Link reduction to value creation
While you’re identifying the main sources of a company’s emissions, you should simultaneously think about the most effective methods of reducing them. This involves documenting the cost of investment and the potential benefits that can be gained from these actions, such as cost savings from energy efficiency, an increase in market share, and a reduction in regulatory and climate-related risks. It’s important to explicitly connect decarbonization measures to value creation in order to motivate both internal and external support for these initiatives.
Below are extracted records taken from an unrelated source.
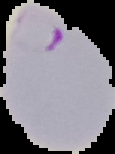

{
  "image_type": "cell region segmented out of the field of view; surrounding area masked to black",
  "preparation": "thin blood smear",
  "image_size": "115×154 pixels",
  "result": "Plasmodium parasites identified"
}Identify the parasite.
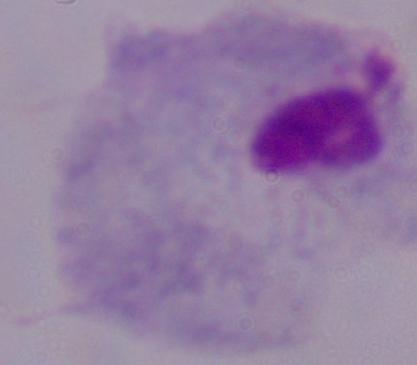
This is a trichomonad.

Summary:
  - Magnification: 1000x
  - Modality: micrograph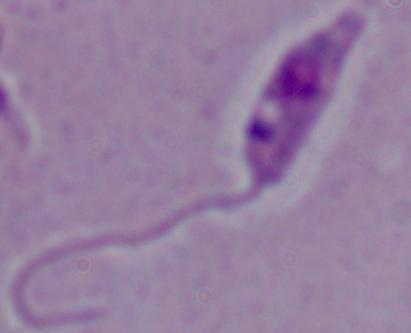
{
  "identification": "Leishmania",
  "magnification": "1000x",
  "modality": "micrograph"
}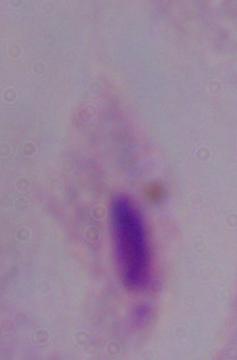

1000x magnification. Photomicrograph. A trichomonad is seen.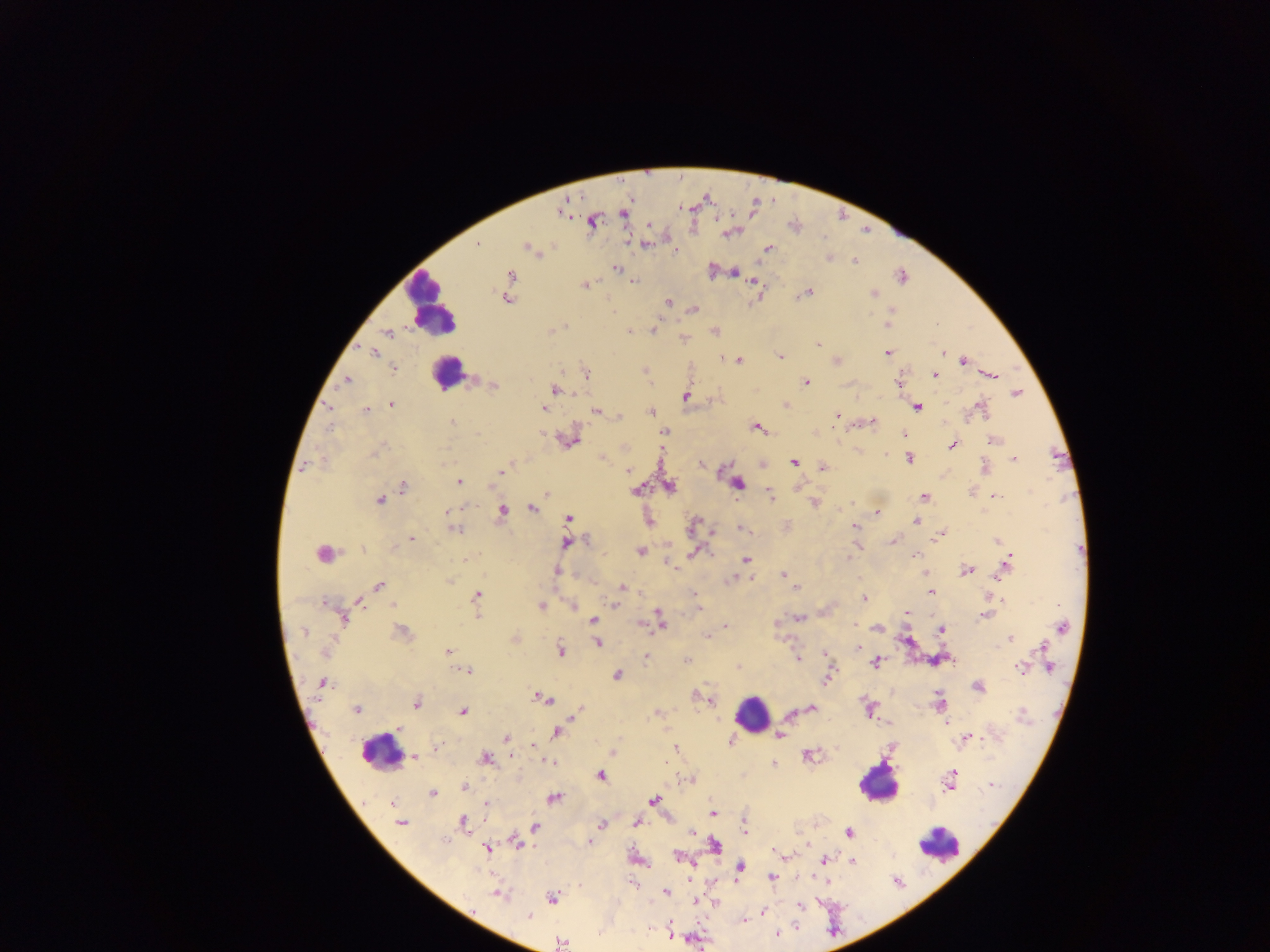

{
  "leukocyte_locations": "approximate centers as {x, y} in pixels: {433, 306}, {447, 373}, {752, 713}, {380, 751}, {878, 783}, {939, 844}",
  "plasmodium_parasite_locations": "approximate centers as {x, y} in pixels: {564, 207}, {624, 212}, {592, 221}, {729, 232}, {645, 243}, {476, 244}, {528, 247}, {767, 248}, {676, 250}, {829, 259}, {854, 261}, {616, 267}, {711, 269}, {733, 272}, {510, 276}, {901, 276}, {633, 280}, {754, 281}, {584, 285}, {807, 292}, {873, 293}, {506, 298}, {668, 303}, {693, 308}, {890, 313}, {887, 323}, {936, 323}, {654, 329}, {551, 330}, {714, 330}, {629, 331}, {387, 333}, {684, 338}, {816, 343}, {375, 352}, {887, 352}, {940, 353}, {779, 357}, {738, 360}, {835, 361}, {963, 361}, {393, 368}, {645, 371}, {586, 372}, {933, 374}, {989, 375}, {347, 380}, {806, 382}, {493, 384}, {899, 384}, {555, 389}, {1016, 392}, {686, 395}, {548, 397}, {392, 404}, {785, 405}, {916, 407}, {541, 408}, {981, 408}, {365, 409}, {597, 411}, {651, 411}, {836, 415}, {617, 416}, {872, 421}, {451, 422}, {757, 427}, {664, 431}, {904, 434}, {567, 438}, {993, 440}, {951, 445}, {660, 450}, {886, 456}, {602, 457}, {907, 458}, {1014, 458}, {793, 462}, {761, 463}, {307, 464}, {702, 464}, {823, 466}, {985, 468}, {501, 470}, {627, 470}, {458, 481}, {737, 483}, {669, 486}, {403, 487}, {797, 487}, {637, 490}, {971, 491}, {769, 493}, {545, 494}, {924, 497}, {997, 497}, {380, 500}, {813, 502}, {531, 508}, {503, 510}, {448, 511}, {876, 513}, {649, 518}, {568, 519}, {915, 521}, {693, 525}, {788, 526}, {855, 527}, {454, 528}, {742, 528}, {710, 533}, {939, 534}, {410, 538}, {892, 540}, {997, 540}, {566, 543}, {856, 545}, {362, 548}, {639, 551}, {694, 553}, {324, 554}, {745, 559}, {668, 562}, {1005, 565}, {966, 570}, {556, 571}, {924, 573}, {782, 574}, {750, 577}, {996, 577}, {730, 579}, {449, 580}, {378, 586}, {622, 587}, {795, 588}, {931, 592}, {695, 595}, {476, 596}, {863, 597}, {359, 600}, {1002, 600}, {393, 604}, {614, 604}, {541, 605}, {574, 605}, {698, 608}, {906, 613}, {477, 615}, {984, 615}, {343, 616}, {798, 617}, {659, 618}, {592, 620}, {640, 623}, {775, 624}, {854, 624}, {726, 626}, {877, 627}, {1061, 628}, {940, 629}, {305, 631}, {401, 632}, {707, 636}, {1011, 638}, {514, 639}, {907, 641}, {597, 642}, {1043, 646}, {858, 647}, {559, 651}, {448, 652}, {324, 653}, {825, 655}, {647, 656}, {797, 658}, {686, 661}, {874, 663}, {738, 667}, {1020, 667}, {1049, 668}, {468, 671}, {616, 675}, {826, 678}, {321, 683}, {978, 687}, {693, 695}, {538, 696}, {544, 698}, {710, 700}, {416, 702}, {939, 702}, {810, 708}, {356, 709}, {869, 709}, {462, 712}, {578, 712}, {657, 713}, {946, 723}, {400, 727}, {950, 730}, {556, 732}, {779, 735}, {966, 737}, {506, 738}, {533, 744}, {676, 748}, {614, 751}, {807, 755}, {413, 756}, {510, 756}, {484, 758}, {549, 761}, {773, 764}, {599, 775}, {691, 779}, {950, 782}, {991, 784}, {463, 787}, {432, 792}, {553, 798}, {653, 800}, {391, 804}, {485, 805}, {712, 812}, {636, 821}, {400, 823}, {463, 823}, {600, 824}, {535, 827}, {744, 830}, {693, 831}, {848, 832}, {517, 841}, {591, 842}, {714, 845}, {487, 849}, {778, 854}, {785, 856}, {677, 857}, {823, 859}, {853, 861}, {739, 867}, {772, 877}, {827, 883}, {665, 891}, {497, 894}, {551, 897}, {693, 900}, {715, 902}, {800, 906}, {762, 911}, {527, 916}, {742, 919}, {669, 930}, {776, 932}, {561, 943}",
  "preparation": "thick blood smear",
  "capture": "mobile-phone photograph through a microscope",
  "field_of_view": "single",
  "country": "Ghana",
  "image_size": "1270×952 pixels"
}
Offer methodology guidance
Investees often have queries regarding carbon accounting rules, data requirements (physical vs. monetary), and organizational boundaries. Providing training, education, and personalized support in addressing these questions can be invaluable. Whether through digital resources, consulting services, or direct interaction, offering time and materials to build knowledge bridges any gaps for those lacking time or expertise.
It’s important to find tools that can support with the following:
Centralized data management: Consolidating and managing various types of extra-financial data that are used as a foundation for all your investees (or most) for consistency and comparison
Customizing data collection: Supporting companies to select the right data based on their organization structure and data maturity.
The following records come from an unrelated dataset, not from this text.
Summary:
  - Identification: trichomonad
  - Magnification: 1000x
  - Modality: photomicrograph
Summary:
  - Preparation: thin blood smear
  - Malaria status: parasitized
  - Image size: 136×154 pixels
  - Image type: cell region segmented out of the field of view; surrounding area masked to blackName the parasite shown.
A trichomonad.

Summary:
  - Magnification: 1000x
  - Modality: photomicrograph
Identifying emission hotspots: Highlighting where to prioritize reduction efforts.
Facilitating collaboration: Inclusion of collaboration features to enable seamless communication among users.
Ensuring data integrity: Quality controls and regular updates to help maintain data accuracy.
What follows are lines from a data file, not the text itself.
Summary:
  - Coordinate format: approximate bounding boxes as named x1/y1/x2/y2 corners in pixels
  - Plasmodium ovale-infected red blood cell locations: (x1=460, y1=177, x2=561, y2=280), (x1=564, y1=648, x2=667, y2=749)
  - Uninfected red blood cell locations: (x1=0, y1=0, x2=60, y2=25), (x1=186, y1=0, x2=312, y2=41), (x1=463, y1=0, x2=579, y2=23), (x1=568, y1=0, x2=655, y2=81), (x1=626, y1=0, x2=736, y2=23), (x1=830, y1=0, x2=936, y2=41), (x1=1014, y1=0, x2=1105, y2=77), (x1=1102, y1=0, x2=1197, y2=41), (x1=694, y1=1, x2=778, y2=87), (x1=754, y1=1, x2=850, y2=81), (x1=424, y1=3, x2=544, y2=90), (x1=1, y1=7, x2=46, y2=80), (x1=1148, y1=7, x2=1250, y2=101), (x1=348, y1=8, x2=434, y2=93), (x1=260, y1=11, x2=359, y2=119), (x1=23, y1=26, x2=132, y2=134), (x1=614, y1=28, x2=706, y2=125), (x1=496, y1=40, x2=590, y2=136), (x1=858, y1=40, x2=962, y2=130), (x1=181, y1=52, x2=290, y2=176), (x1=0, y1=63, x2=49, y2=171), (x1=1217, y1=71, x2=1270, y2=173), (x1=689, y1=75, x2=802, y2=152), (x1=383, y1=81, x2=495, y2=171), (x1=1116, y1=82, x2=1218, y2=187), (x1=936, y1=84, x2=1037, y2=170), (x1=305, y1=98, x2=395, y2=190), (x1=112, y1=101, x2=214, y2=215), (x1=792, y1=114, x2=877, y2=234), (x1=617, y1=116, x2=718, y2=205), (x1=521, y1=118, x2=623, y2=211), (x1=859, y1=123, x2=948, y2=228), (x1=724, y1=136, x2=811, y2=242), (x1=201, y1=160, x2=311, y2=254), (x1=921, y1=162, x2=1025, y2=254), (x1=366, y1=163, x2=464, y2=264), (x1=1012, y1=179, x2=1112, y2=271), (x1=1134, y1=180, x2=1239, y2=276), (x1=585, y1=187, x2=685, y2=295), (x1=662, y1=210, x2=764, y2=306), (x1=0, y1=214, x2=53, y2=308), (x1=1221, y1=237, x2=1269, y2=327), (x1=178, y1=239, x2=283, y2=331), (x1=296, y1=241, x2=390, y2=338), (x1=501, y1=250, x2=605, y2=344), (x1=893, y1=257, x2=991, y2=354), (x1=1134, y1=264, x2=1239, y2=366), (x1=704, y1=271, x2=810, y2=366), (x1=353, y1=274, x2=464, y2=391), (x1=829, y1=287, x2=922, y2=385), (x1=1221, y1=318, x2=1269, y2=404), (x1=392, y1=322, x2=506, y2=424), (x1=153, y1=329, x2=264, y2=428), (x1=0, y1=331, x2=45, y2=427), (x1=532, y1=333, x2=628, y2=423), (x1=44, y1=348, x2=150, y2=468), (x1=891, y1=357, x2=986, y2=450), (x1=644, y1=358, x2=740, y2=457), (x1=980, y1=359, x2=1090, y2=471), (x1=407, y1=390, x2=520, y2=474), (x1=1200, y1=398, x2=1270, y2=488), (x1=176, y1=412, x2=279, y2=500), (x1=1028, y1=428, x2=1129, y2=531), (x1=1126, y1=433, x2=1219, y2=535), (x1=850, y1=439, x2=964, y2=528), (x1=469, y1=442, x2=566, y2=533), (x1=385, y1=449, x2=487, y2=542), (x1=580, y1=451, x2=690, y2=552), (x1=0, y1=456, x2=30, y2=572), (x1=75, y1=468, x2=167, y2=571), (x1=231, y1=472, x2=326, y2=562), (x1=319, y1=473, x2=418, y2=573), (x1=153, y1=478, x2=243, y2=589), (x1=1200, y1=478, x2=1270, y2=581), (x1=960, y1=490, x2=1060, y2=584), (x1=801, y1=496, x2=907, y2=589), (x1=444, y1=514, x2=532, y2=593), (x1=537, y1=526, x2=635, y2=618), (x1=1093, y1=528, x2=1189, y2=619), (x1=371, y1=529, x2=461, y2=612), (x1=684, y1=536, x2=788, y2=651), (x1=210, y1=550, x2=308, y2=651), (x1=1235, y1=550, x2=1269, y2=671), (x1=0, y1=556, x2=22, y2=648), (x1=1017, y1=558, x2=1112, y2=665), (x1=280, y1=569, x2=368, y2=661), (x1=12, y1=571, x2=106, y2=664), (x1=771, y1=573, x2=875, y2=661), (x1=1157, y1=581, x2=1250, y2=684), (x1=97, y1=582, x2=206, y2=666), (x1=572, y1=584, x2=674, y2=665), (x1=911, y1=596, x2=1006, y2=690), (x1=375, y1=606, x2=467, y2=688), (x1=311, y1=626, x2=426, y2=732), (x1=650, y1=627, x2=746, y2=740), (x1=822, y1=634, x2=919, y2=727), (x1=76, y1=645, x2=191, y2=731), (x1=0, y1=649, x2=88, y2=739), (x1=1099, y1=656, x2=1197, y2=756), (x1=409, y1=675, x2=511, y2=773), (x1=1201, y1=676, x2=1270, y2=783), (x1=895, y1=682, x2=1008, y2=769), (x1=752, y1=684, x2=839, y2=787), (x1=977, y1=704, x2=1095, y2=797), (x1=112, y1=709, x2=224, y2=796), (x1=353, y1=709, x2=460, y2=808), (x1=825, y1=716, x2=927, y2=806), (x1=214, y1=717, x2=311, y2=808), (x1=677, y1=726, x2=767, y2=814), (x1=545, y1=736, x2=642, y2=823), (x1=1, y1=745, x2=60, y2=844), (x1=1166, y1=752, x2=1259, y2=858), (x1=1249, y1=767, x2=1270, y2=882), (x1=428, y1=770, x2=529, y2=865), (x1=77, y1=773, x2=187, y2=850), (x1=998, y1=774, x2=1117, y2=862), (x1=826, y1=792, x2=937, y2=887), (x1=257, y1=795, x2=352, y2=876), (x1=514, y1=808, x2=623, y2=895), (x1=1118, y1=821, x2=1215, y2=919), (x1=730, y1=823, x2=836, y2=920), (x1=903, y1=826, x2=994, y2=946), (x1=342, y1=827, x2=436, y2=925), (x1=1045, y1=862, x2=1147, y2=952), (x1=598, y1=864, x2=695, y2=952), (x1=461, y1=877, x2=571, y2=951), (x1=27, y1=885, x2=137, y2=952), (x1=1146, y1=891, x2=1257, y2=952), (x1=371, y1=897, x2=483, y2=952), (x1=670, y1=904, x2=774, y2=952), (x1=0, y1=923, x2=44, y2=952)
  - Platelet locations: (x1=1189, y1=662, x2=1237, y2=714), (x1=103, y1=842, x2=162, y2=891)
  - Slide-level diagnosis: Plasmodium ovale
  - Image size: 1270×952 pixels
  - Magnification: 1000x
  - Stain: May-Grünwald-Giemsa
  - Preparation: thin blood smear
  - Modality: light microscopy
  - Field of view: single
Bring money into the process
Whether it is during a due diligence period, before an exit or preparing for new funding rounds, private markets often have privileged contact with their portfolio, sometimes as a majority shareholder, as a Board member or a trusted advisor – investors can and have the responsibility to drive their investee in the right direction and require both commitments and proofs of realization as part of the deal conditions.
We have seen credit actors creating sustainability-linked coupons, mirroring banks, or offering mezzanines each year based on climate performance and completion of promises; or infrastructure players providing additional funding under the condition of using renewable energy projects, such as solar or wind farms.
Some private equity firms offer services that portfolio companies have to pay back in case of non completion – others just pay entirely for the carbon footprint measurement services (whether they are consulting or digital).